### À FAIRE
- a) Mettez à jour le passage de la critique de Nos meilleures années allant de « Cette nouvelle édition » jusqu'à « Tullio Giordana ! », puis recopiez-le en remplaçant « supplément inédit » par « bonus exclusif ».
- b) Repérez puis recopiez chaque ligne des données qui contient la chaîne « keys ». La casse doit être respectée.

Lauréat du Prix Un certain regard au Festival de Cannes, Nos meilleures années demeure un monument du cinéma italien et s’avère toujours aussi bouleversant. Véritable miracle extrait d’un cinéma devenu l’ombre de lui-même, La Meglio Gioventù est une œuvre romanesque, qui n’est pas sans rappeler Nous nous sommes tant aimés d’Ettore Scola, mais qui parvient à s’affranchir de cette immense référence à travers les portraits de ses personnages. Ces derniers s’avèrent tous attachants, merveilleusement interprétés, n’oublions pas Adrianna Asti, Sonia Bergamasco, Fabrizio Gifuni, Maya Sansa, Valentina Carnelutti, certains portés par leurs idéaux, d’autres qui s’en trouvent au contraire déçus, à l’instar de Matteo, élève brillant promis à un grand avenir, qui décidera de tout plaquer pour s’engager dans l’armée puis dans la police. Son frère Nicola, décide lui de devenir psychiatre et thérapeute, après avoir vécu sa vie d’étudiant derrière les barricades en 1968.
Nos meilleures années agit comme si un arbre généalogique s’incarnait devant nos yeux. Une branche en emmène à une autre, d’un personnage à l’autre, tout en étant rattachée à l’ensemble. Vertigineux, le récit dense et virtuose qui entrecroise la grande histoire avec celle des protagonistes, nous transporte à Rome en été 1966 à Turin en février 1968, puis en un plan au printemps 1974, Palerme en été 1977, Turin en été 1982, Palerme dix ans plus tard, jusqu’à 2003. Sans caricature, La Meglio Gioventù, titre tiré d’un recueil de poèmes de Pier Paolo Pasolini et inspiré des propres souvenirs des deux scénaristes, est un témoignage indispensable, une fresque entre rires et larmes, passionnée et passionnante, universelle et intemporelle, dont la fin laisse littéralement en miettes. Nos meilleures années est un film que l’on garde dans le coeur. Magnifique.
LE DVD
Le test du coffret DVD de Nos meilleures années, disponible chez Pyramide Vidéo, a été réalisé à partir d’un check-disc. A l’instar de la précédente édition sortie chez Océan en 2004, celle-ci se compose de deux DVD consacrés aux deux actes de trois heures du film, puis d’une troisième galette consacrée aux suppléments. Le menu principal de chaque DVD est identique, animé et musical.
Cette nouvelle édition est annoncée avec un supplément inédit. Certes, mais en dehors du making of d’époque que nous retrouvons ici, tous les autres bonus se sont faits la malle ! Un comble ! Exit les interviews du producteur Angelo Barbagallo, celle du scénariste Stefano Rulli, les bio-filmographies, la bande-annonce, l’arbre généalogique de la famille Carati, les clips représentant chaque décennie et même l’interview d’époque de Marco Tullio Giordana !

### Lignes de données
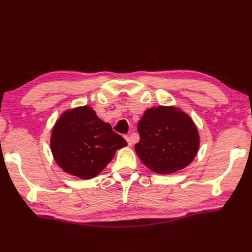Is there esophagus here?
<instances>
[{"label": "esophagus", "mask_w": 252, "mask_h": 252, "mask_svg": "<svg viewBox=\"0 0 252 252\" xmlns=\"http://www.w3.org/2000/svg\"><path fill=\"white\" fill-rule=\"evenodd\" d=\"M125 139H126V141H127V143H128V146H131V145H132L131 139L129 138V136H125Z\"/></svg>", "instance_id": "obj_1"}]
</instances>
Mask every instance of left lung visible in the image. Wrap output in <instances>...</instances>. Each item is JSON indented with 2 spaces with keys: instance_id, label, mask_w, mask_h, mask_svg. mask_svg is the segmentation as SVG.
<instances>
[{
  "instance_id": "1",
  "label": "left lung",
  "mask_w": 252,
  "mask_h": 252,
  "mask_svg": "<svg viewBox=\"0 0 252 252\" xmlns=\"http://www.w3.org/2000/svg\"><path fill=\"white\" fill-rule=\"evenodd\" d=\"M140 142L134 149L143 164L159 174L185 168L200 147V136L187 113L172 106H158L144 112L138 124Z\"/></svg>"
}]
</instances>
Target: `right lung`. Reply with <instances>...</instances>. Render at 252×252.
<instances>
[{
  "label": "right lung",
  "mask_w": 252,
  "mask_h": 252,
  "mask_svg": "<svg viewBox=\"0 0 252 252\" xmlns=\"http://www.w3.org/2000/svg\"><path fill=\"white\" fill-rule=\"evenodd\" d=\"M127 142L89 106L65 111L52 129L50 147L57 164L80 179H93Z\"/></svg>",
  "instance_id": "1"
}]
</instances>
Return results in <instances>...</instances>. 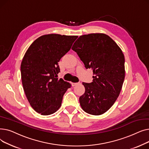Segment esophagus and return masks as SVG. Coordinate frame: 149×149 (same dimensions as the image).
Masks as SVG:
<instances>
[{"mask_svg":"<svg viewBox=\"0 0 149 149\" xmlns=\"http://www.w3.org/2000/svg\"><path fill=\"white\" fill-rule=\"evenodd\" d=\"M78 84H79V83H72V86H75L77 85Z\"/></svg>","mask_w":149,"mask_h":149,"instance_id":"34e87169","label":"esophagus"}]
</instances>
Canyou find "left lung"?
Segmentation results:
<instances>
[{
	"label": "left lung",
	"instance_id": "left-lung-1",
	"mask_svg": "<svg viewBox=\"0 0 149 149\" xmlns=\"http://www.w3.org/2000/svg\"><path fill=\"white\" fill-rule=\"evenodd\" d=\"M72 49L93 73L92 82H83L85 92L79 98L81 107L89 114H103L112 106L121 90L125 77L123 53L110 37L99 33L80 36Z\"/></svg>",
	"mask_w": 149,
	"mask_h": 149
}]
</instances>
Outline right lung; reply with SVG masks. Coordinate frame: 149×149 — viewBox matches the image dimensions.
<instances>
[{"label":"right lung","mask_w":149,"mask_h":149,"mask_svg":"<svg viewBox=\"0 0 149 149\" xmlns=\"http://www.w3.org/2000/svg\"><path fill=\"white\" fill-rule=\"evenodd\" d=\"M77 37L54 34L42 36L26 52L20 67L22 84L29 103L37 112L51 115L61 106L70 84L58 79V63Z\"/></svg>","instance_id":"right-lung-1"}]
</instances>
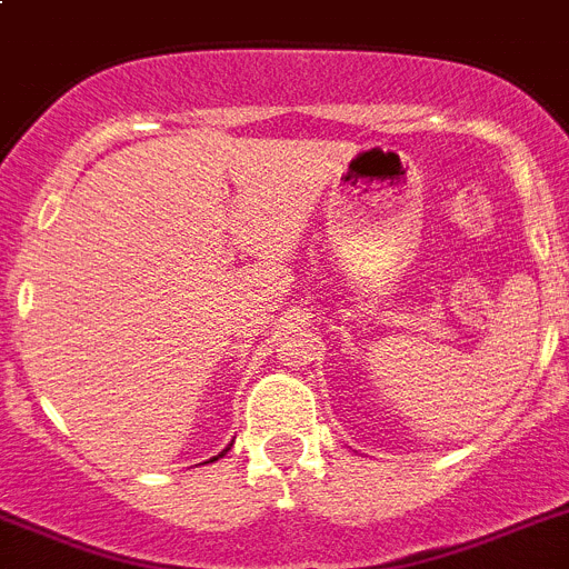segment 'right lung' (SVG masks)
--
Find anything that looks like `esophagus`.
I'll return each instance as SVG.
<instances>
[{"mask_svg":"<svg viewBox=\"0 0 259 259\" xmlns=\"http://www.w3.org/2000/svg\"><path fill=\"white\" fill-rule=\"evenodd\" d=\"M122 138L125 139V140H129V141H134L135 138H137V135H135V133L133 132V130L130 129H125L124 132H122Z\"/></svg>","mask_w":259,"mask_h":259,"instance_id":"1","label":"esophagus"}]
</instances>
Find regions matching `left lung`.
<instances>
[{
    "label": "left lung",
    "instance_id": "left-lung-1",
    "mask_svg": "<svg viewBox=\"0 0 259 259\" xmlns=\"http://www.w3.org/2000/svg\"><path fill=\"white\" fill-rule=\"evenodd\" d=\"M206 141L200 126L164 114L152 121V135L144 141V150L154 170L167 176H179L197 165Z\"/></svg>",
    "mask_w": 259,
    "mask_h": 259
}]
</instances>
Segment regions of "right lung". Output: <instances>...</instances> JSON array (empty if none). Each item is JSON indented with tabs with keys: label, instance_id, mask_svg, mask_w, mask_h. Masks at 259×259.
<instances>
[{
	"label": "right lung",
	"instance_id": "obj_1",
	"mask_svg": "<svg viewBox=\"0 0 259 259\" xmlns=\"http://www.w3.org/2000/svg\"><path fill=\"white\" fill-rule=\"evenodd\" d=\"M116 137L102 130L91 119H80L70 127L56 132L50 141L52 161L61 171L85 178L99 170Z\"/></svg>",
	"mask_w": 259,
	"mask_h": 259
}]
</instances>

### RÉSULTATS FINAUX
- a)
Cette nouvelle édition est annoncée avec un bonus exclusif. Certes, mais en dehors du making of d’époque que nous retrouvons ici, tous les autres bonus se sont faits la malle ! Un comble ! Exit les interviews du producteur Angelo Barbagallo, celle du scénariste Stefano Rulli, les bio-filmographies, la bande-annonce, l’arbre généalogique de la famille Carati, les clips représentant chaque décennie et même l’interview d’époque de Marco Tullio Giordana !

- b)
Mask every instance of left lung visible in the image. Wrap output in <instances>...</instances>. Each item is JSON indented with 2 spaces with keys: instance_id, label, mask_w, mask_h, mask_svg. mask_svg is the segmentation as SVG.
Segment regions of "right lung". Output: <instances>...</instances> JSON array (empty if none). Each item is JSON indented with tabs with keys: label, instance_id, mask_svg, mask_w, mask_h. Masks at 259×259.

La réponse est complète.